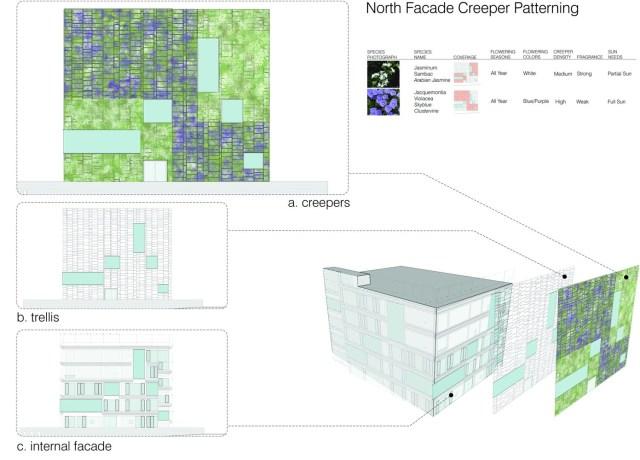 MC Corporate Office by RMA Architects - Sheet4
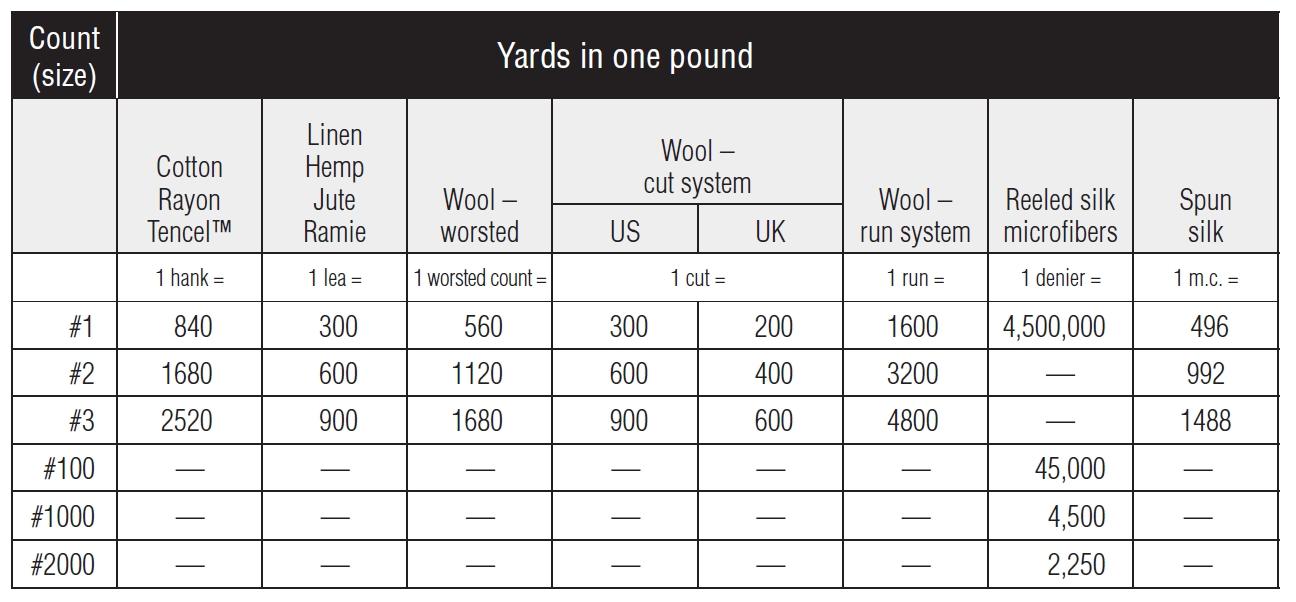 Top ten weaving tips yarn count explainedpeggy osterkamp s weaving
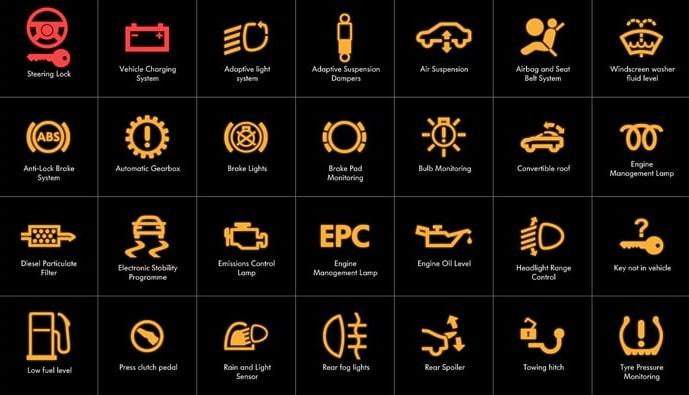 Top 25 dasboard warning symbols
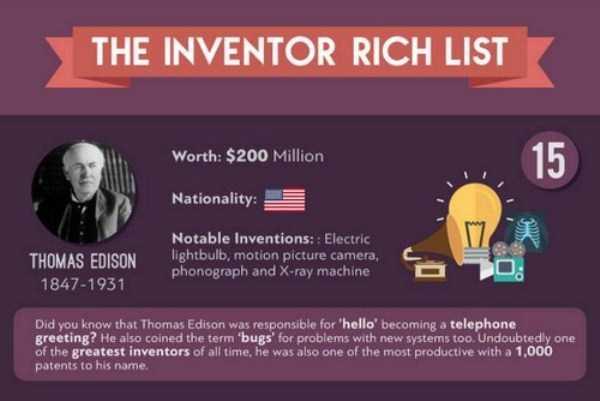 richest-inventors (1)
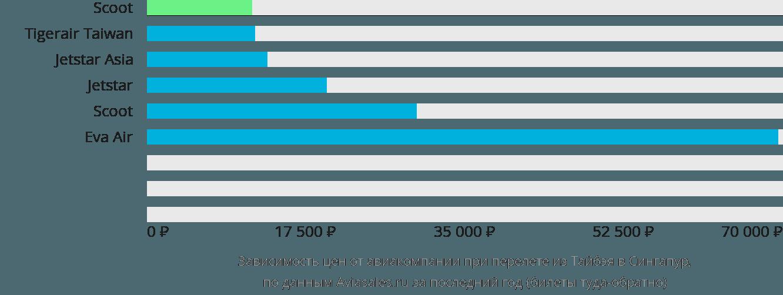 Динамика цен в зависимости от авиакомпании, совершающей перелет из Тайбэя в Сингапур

## [WORK ITEM]
Exclude every image and return the material above exactly.

## [EXERCISE SOLUTION]
 MC Corporate Office by RMA Architects - Sheet4
 Top ten weaving tips yarn count explainedpeggy osterkamp s weaving
 Top 25 dasboard warning symbols
 richest-inventors (1)
 Динамика цен в зависимости от авиакомпании, совершающей перелет из Тайбэя в Сингапур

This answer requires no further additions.